▸ Exercise aim: Exactly the lines below from the line with "EMLAK, ÇEVRE TEMİZLİK" through the line with "推荐科室 眼科 调理要点" must make up the answer, both ends included and pictures left out.

▸ Given information:
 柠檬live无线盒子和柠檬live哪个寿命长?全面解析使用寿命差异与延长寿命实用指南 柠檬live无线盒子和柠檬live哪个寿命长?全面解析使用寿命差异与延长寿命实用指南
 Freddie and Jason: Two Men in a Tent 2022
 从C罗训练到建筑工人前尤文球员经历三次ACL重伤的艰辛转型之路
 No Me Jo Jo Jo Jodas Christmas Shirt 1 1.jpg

* * *

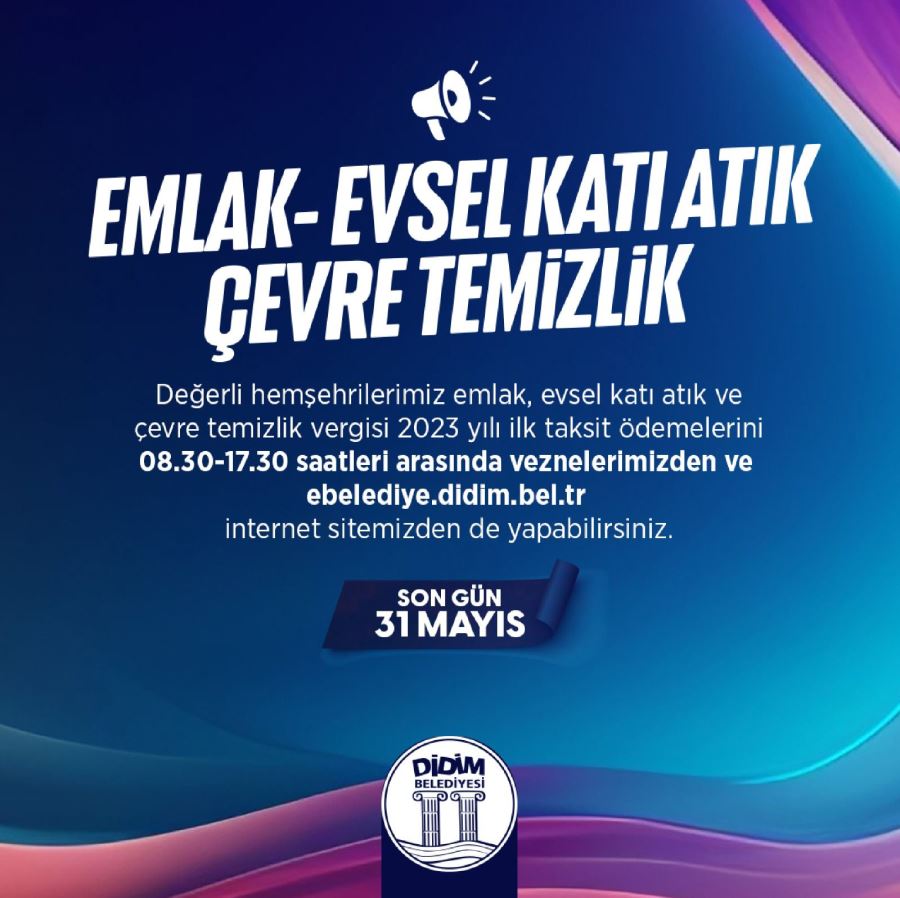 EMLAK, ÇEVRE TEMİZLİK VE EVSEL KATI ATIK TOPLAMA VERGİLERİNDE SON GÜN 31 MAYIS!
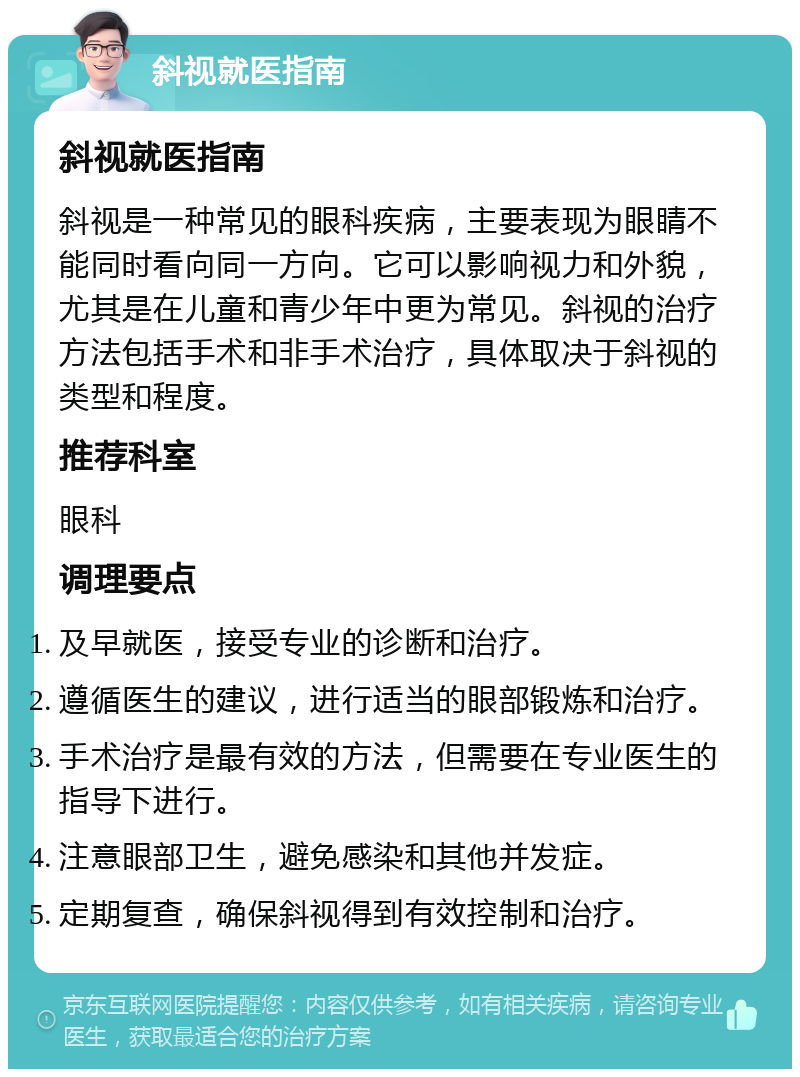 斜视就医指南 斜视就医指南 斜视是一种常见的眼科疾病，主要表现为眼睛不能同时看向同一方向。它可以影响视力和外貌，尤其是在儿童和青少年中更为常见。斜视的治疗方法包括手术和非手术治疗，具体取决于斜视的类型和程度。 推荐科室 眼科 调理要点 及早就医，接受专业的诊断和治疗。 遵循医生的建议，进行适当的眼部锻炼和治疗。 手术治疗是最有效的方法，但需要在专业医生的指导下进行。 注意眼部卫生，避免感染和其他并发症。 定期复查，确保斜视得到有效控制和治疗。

==

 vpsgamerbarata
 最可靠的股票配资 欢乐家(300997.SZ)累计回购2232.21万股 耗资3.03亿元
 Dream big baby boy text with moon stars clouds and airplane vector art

▸ Answer section:
 EMLAK, ÇEVRE TEMİZLİK VE EVSEL KATI ATIK TOPLAMA VERGİLERİNDE SON GÜN 31 MAYIS!
 斜视就医指南 斜视就医指南 斜视是一种常见的眼科疾病，主要表现为眼睛不能同时看向同一方向。它可以影响视力和外貌，尤其是在儿童和青少年中更为常见。斜视的治疗方法包括手术和非手术治疗，具体取决于斜视的类型和程度。 推荐科室 眼科 调理要点 及早就医，接受专业的诊断和治疗。 遵循医生的建议，进行适当的眼部锻炼和治疗。 手术治疗是最有效的方法，但需要在专业医生的指导下进行。 注意眼部卫生，避免感染和其他并发症。 定期复查，确保斜视得到有效控制和治疗。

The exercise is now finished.